* Written request: Copy the records from the line that contains "Which do you think, from" through the end of the records, swapping "closest" for "nearest" and leaving everything else unchanged.

# start of Material provided

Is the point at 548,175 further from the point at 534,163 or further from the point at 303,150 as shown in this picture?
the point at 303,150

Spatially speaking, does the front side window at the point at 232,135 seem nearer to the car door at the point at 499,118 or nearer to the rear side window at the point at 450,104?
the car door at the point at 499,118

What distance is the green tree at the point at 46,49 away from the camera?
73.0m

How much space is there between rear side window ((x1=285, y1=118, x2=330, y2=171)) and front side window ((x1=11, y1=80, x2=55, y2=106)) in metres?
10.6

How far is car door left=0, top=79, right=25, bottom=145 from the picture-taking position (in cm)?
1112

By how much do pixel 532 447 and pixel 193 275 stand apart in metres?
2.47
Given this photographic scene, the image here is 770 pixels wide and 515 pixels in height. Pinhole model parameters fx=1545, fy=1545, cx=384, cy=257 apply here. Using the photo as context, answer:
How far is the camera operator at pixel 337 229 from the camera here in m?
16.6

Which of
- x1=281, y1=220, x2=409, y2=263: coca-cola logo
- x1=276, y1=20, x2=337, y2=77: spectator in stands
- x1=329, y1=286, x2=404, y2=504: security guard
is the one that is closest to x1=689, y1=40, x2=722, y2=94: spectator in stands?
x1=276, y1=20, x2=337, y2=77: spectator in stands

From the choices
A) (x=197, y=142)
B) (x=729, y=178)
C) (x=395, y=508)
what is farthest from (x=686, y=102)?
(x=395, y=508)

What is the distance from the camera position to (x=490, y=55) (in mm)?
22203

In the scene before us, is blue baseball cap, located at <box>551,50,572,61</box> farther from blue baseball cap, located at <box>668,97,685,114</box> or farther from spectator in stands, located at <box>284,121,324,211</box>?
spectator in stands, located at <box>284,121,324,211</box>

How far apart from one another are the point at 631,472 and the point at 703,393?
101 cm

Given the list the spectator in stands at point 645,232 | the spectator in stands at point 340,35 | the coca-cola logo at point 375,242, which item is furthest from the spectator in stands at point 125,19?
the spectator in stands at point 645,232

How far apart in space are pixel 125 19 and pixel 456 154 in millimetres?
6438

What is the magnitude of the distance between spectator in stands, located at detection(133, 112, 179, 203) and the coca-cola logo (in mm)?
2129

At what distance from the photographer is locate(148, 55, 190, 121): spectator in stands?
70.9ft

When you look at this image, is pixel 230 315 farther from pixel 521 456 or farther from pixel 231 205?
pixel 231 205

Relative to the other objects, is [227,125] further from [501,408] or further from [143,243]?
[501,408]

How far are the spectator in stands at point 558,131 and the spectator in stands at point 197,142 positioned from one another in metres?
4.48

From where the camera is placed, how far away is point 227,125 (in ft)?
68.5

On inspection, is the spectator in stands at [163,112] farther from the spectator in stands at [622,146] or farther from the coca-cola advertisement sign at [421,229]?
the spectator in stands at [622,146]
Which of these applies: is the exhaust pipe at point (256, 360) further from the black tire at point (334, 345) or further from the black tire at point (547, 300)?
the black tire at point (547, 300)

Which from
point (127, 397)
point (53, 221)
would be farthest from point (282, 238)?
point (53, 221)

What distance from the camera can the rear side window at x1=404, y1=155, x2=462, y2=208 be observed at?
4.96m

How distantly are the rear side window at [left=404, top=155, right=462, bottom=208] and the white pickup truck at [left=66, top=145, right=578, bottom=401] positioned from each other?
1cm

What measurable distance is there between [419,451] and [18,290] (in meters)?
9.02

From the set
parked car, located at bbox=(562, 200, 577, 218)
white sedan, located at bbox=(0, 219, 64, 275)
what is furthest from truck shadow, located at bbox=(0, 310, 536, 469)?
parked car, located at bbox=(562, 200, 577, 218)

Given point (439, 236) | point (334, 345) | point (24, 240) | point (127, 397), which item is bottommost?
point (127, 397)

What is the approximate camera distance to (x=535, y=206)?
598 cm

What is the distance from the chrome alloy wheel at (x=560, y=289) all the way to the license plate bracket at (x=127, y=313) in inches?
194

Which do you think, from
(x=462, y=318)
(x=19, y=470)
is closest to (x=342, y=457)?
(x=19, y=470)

# end of Material provided

* Solution to this problem:
Which do you think, from
(x=462, y=318)
(x=19, y=470)
is nearest to (x=342, y=457)?
(x=19, y=470)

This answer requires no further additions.